Mimic the array swaps from a sort

Question

l = [0, 1, 3, 2]

l2 = ['foo', 3, 'bar', 10]

If I say sorted(l), I will get [0, 1, 2, 3]. It will swap the last two elements.

How can I apply the same row swaps to l2? I.e., I want l2 to be ['foo', 3, 10, 'bar'].

Answer 1

You can use zip, unpack tuple and a list comprehension to achieve the results:

[y for x, y in sorted(zip(l, l2))]

Answer 2

TL;DR

>>> l, l2 = zip(*sorted(zip(l, l2)))
>>> list(l)
[0, 1, 2, 3]
>>> list(l2)
['foo', 3, 10, 'bar']

---

Explanation

1. zip both the lists together

   >>> list(zip(l, l2))
   [(0, 'foo'), (1, 3), (2, 10), (3, 'bar')]
   

2. then sort them, (since we get tuples from zip, the first elements of tuples will be compared first and only if they are same, the second element will be compared.
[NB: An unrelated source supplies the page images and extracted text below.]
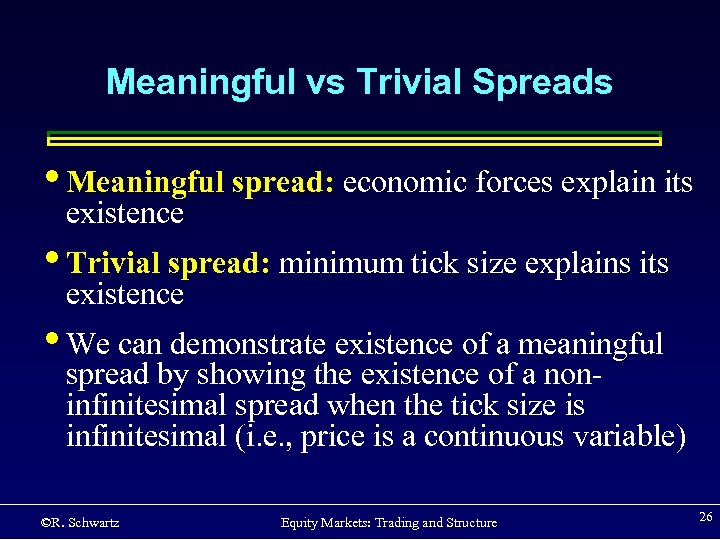 Meaningful vs Trivial Spreads

• Meaningful spread: economic forces explain its existence

• Trivial spread: minimum tick size explains its existence

• We can demonstrate existence of a meaningful spread by showing the existence of a non-infinitesimal spread when the tick size is infinitesimal (i.e., price is a continuous variable)

©R. Schwartz

Equity Markets: Trading and Structure

26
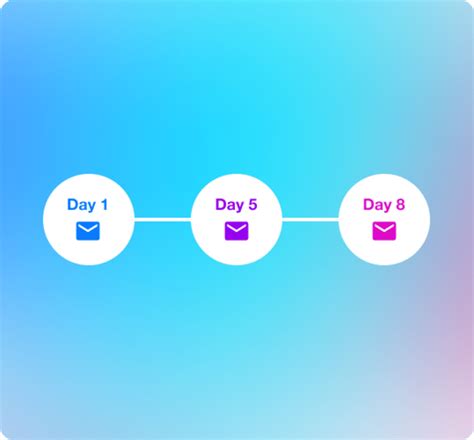 Day 1

Day 5

Day 8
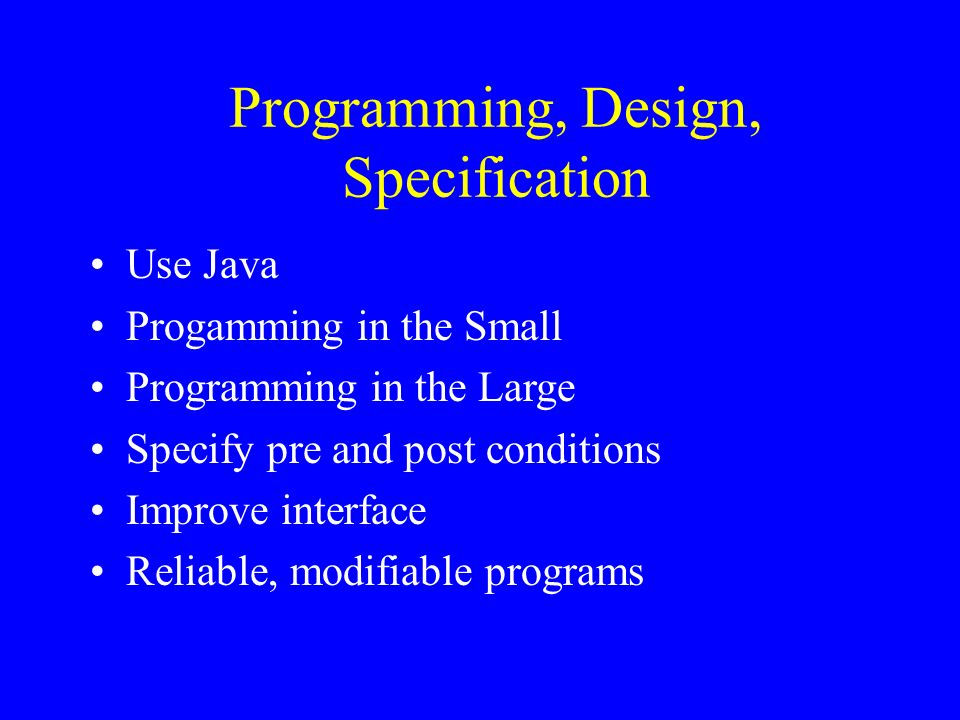 Programming, Design, Specification

• Use Java
• Progamming in the Small
• Programming in the Large
• Specify pre and post conditions
• Improve interface
• Reliable, modifiable programs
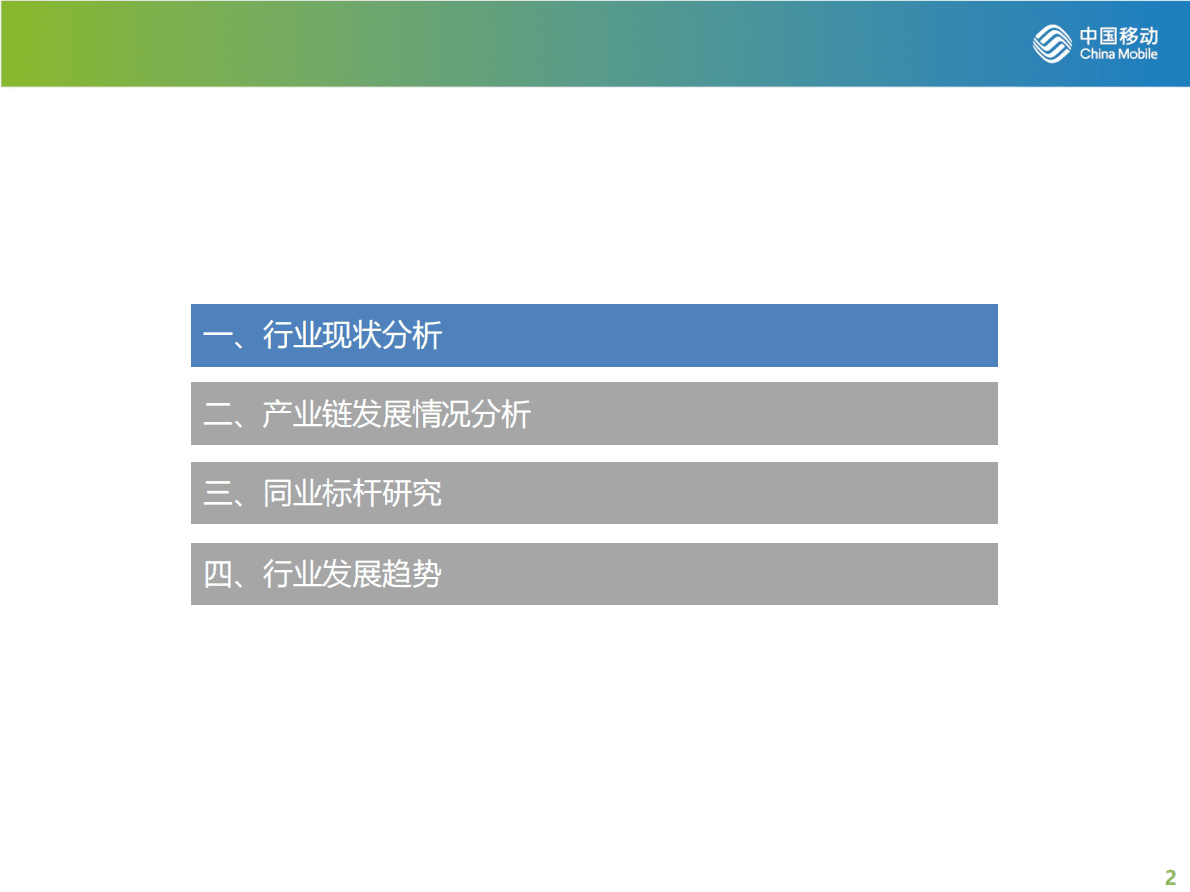 中国移动
China Mobile

一、行业现状分析

二、产业链发展情况分析

三、同业标杆研究

四、行业发展趋势

2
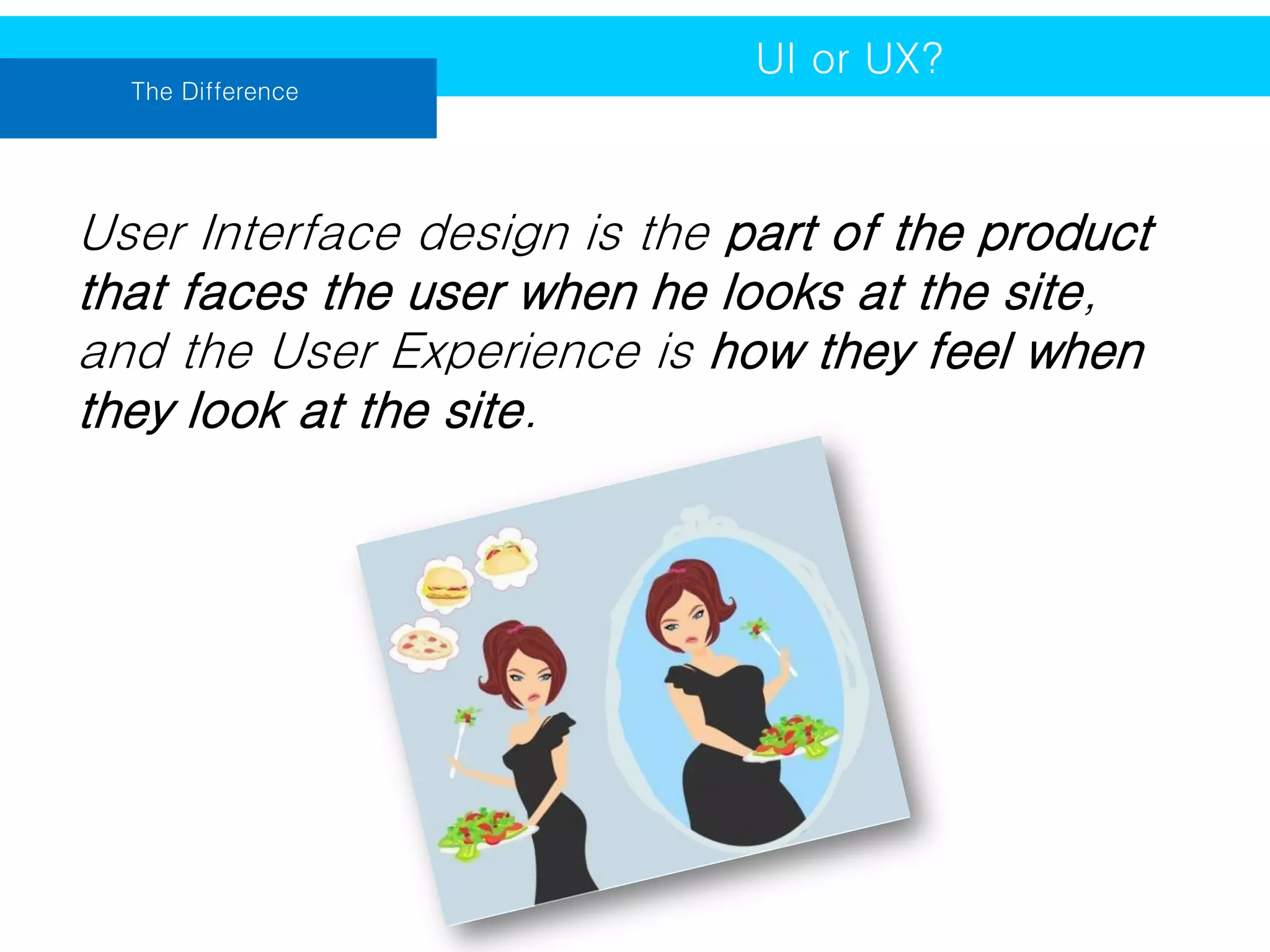 UI or UX?

The Difference

User Interface design is the part of the product that faces the user when he looks at the site, and the User Experience is how they feel when they look at the site.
So the sorting effectively happens with the values of l)

   >>> sorted(zip(l, l2))
   [(0, 'foo'), (1, 3), (2, 10), (3, 'bar')]
   

3. and then unzip them,

   >>> list(zip(*sorted(zip(l, l2))))
   [(0, 1, 2, 3), ('foo', 3, 10, 'bar')]
   

   you can actually unzip over l and l2, like this

   >>> l, l2 = zip(*sorted(zip(l, l2)))
   >>> l, l2
   ((0, 1, 2, 3), ('foo', 3, 10, 'bar'))
   >>> list(l)
   [0, 1, 2, 3]
   >>> list(l2)
   ['foo', 3, 10, 'bar']
   

---

Alternate approach

You can actually sort the values along with the current index and then you can reconstruct the values like this

>>> l = [0, 1, 3, 2]
>>> l2 = ['foo', 3, 'bar', 10]
>>> l_s = sorted((value, idx) for idx, value in enumerate(l))
>>> l_s
[(0, 0), (1, 1), (2, 3), (3, 2)]
>>> l = [value for value, idx in l_s]
>>> l
[0, 1, 2, 3]
>>> l2 = [l2[idx] for value, idx in l_s]
>>> l2
['foo', 3, 10, 'bar']